_YOUR OBJECTIVE_. Rewrite the records below, changing each "millimetres" to "millimeters" and leaving everything else unchanged.

— START OF STORED RECORDS —

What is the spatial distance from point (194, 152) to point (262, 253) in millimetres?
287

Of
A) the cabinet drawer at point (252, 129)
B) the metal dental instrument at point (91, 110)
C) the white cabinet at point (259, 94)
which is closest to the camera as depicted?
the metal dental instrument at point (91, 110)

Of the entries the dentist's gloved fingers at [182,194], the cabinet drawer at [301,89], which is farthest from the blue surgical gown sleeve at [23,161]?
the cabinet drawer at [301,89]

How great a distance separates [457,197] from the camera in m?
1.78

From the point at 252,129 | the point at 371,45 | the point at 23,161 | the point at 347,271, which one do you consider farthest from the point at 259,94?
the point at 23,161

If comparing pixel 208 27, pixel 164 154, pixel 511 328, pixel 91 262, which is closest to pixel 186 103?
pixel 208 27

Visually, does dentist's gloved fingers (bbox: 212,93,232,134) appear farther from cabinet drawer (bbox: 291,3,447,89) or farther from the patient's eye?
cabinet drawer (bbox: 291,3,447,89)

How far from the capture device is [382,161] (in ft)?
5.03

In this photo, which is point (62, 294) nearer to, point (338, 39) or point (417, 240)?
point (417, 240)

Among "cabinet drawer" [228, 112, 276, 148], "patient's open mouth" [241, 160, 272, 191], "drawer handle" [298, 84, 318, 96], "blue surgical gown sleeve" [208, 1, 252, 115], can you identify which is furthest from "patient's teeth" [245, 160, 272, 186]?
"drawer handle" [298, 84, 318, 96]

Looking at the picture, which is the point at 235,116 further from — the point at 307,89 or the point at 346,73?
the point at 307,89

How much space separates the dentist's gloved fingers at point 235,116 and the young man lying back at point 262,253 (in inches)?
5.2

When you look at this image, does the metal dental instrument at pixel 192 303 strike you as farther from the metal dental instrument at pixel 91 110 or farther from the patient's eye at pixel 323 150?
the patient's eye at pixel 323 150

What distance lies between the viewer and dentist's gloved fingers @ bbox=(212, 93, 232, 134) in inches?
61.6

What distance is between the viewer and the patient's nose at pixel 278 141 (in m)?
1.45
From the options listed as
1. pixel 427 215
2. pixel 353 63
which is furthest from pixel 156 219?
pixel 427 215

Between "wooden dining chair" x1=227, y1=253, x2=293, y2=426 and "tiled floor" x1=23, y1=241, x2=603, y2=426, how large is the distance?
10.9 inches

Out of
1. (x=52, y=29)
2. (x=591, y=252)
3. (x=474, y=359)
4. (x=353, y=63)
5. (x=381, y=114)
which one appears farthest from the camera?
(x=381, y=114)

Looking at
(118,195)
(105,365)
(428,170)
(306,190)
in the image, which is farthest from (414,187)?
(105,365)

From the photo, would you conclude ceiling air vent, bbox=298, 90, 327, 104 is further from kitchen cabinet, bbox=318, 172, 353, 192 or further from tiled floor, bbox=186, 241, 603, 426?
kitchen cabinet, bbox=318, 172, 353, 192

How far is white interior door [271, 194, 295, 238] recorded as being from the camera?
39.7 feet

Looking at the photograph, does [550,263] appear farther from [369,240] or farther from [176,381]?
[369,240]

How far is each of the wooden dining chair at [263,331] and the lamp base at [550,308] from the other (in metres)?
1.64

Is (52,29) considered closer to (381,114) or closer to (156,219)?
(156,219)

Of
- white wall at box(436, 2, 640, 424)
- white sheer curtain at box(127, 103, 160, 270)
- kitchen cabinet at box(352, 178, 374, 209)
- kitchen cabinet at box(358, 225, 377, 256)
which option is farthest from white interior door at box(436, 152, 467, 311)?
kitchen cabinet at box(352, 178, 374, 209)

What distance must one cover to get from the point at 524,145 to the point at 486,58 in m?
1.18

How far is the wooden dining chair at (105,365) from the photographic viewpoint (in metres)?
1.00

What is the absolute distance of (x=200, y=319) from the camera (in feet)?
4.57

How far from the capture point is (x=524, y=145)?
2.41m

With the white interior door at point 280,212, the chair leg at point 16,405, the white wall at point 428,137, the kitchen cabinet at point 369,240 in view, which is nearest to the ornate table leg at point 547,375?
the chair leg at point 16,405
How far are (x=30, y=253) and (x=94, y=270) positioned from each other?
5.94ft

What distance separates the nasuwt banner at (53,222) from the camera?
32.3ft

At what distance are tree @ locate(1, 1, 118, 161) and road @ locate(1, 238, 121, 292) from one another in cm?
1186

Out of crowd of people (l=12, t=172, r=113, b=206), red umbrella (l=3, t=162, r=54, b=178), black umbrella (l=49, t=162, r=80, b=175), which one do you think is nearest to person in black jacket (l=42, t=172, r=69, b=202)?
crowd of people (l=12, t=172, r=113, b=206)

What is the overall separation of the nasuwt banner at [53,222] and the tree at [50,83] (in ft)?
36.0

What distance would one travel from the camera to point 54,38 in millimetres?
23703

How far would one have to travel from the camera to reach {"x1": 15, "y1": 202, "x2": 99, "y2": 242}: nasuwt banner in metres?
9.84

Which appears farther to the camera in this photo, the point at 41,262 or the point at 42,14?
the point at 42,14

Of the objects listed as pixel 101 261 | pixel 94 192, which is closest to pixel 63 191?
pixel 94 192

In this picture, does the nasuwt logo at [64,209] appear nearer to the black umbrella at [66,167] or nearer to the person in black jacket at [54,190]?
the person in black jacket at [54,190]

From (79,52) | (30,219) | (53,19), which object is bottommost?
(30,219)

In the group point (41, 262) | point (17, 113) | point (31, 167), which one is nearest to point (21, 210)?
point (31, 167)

— END OF STORED RECORDS —

_TASK RESPONSE_.
What is the spatial distance from point (194, 152) to point (262, 253) in millimeters?
287

Of
A) the cabinet drawer at point (252, 129)
B) the metal dental instrument at point (91, 110)
C) the white cabinet at point (259, 94)
which is closest to the camera as depicted?
the metal dental instrument at point (91, 110)

Of the entries the dentist's gloved fingers at [182,194], the cabinet drawer at [301,89], which is farthest from the blue surgical gown sleeve at [23,161]?
the cabinet drawer at [301,89]

How great a distance separates [457,197] from the camera in m?
1.78

From the point at 252,129 | the point at 371,45 | the point at 23,161 | the point at 347,271, which one do you consider farthest from the point at 259,94?
the point at 23,161

If comparing pixel 208 27, pixel 164 154, pixel 511 328, pixel 91 262, which is closest to pixel 186 103?
pixel 208 27

Visually, does dentist's gloved fingers (bbox: 212,93,232,134) appear farther from cabinet drawer (bbox: 291,3,447,89) or farther from the patient's eye?
cabinet drawer (bbox: 291,3,447,89)

How far from the capture device is [382,161] (in ft)?
5.03

In this photo, which is point (62, 294) nearer to, point (338, 39) or point (417, 240)?
point (417, 240)

Among "cabinet drawer" [228, 112, 276, 148], "patient's open mouth" [241, 160, 272, 191], "drawer handle" [298, 84, 318, 96], "blue surgical gown sleeve" [208, 1, 252, 115], can you identify which is furthest from "patient's teeth" [245, 160, 272, 186]?
"drawer handle" [298, 84, 318, 96]

Looking at the picture, which is the point at 235,116 further from — the point at 307,89 or the point at 346,73?
the point at 307,89

How much space separates the dentist's gloved fingers at point 235,116 and the young man lying back at point 262,253 (in inches)?
5.2

When you look at this image, does the metal dental instrument at pixel 192 303 strike you as farther from the metal dental instrument at pixel 91 110 or farther from the patient's eye at pixel 323 150?
the patient's eye at pixel 323 150

What distance lies between the viewer and dentist's gloved fingers @ bbox=(212, 93, 232, 134) in inches?
61.6

What distance is between the viewer and the patient's nose at pixel 278 141 (in m)?
1.45
From the options listed as
1. pixel 427 215
2. pixel 353 63
which is furthest from pixel 156 219?
pixel 427 215

Between "wooden dining chair" x1=227, y1=253, x2=293, y2=426 and "tiled floor" x1=23, y1=241, x2=603, y2=426, how large is the distance?
10.9 inches

Out of
1. (x=52, y=29)
2. (x=591, y=252)
3. (x=474, y=359)
4. (x=353, y=63)
5. (x=381, y=114)
which one appears farthest from the camera?
(x=381, y=114)

Looking at
(118,195)
(105,365)
(428,170)
(306,190)
in the image, which is farthest from (414,187)?
(105,365)

From the photo, would you conclude ceiling air vent, bbox=298, 90, 327, 104 is further from kitchen cabinet, bbox=318, 172, 353, 192 or further from tiled floor, bbox=186, 241, 603, 426?
kitchen cabinet, bbox=318, 172, 353, 192

How far is white interior door [271, 194, 295, 238] recorded as being from the camera?
39.7 feet

Looking at the photograph, does [550,263] appear farther from [369,240] or farther from [176,381]?
[369,240]

How far is each of the wooden dining chair at [263,331] and the lamp base at [550,308] from the other (in metres)?
1.64

Is (52,29) considered closer to (381,114) or closer to (156,219)?
(156,219)

Of
- white wall at box(436, 2, 640, 424)
- white sheer curtain at box(127, 103, 160, 270)
- kitchen cabinet at box(352, 178, 374, 209)
- kitchen cabinet at box(358, 225, 377, 256)
which option is farthest from white interior door at box(436, 152, 467, 311)?
kitchen cabinet at box(352, 178, 374, 209)

What distance must one cover to get from the point at 524,145 to the point at 486,58 in m?
1.18

How far is the wooden dining chair at (105,365) from the photographic viewpoint (in metres)?
1.00

What is the absolute distance of (x=200, y=319) from the camera (in feet)?
4.57

How far from the capture point is (x=524, y=145)?
2.41m

With the white interior door at point 280,212, the chair leg at point 16,405, the white wall at point 428,137, the kitchen cabinet at point 369,240 in view, which is nearest to the ornate table leg at point 547,375?
the chair leg at point 16,405
How far are (x=30, y=253) and (x=94, y=270) positioned from each other?
5.94ft

What distance separates the nasuwt banner at (53,222) from the camera?
32.3ft

At what distance are tree @ locate(1, 1, 118, 161) and road @ locate(1, 238, 121, 292) from one another in cm?
1186

Out of crowd of people (l=12, t=172, r=113, b=206), red umbrella (l=3, t=162, r=54, b=178), black umbrella (l=49, t=162, r=80, b=175), which one do you think is nearest to person in black jacket (l=42, t=172, r=69, b=202)?
crowd of people (l=12, t=172, r=113, b=206)

What is the overall separation of the nasuwt banner at [53,222] and the tree at [50,83] (in ft)?
36.0

What distance would one travel from the camera to point 54,38 in millimeters?
23703

How far would one have to travel from the camera to reach {"x1": 15, "y1": 202, "x2": 99, "y2": 242}: nasuwt banner in metres?
9.84

Which appears farther to the camera in this photo, the point at 41,262 or the point at 42,14?
the point at 42,14

Of the objects listed as pixel 101 261 | pixel 94 192, which is closest to pixel 63 191?
pixel 94 192

In this picture, does the nasuwt logo at [64,209] appear nearer to the black umbrella at [66,167] or nearer to the person in black jacket at [54,190]?
the person in black jacket at [54,190]

From (79,52) | (30,219) | (53,19), which object is bottommost?
(30,219)

In the group point (41, 262) | point (17, 113) | point (31, 167), which one is nearest to point (21, 210)?
point (31, 167)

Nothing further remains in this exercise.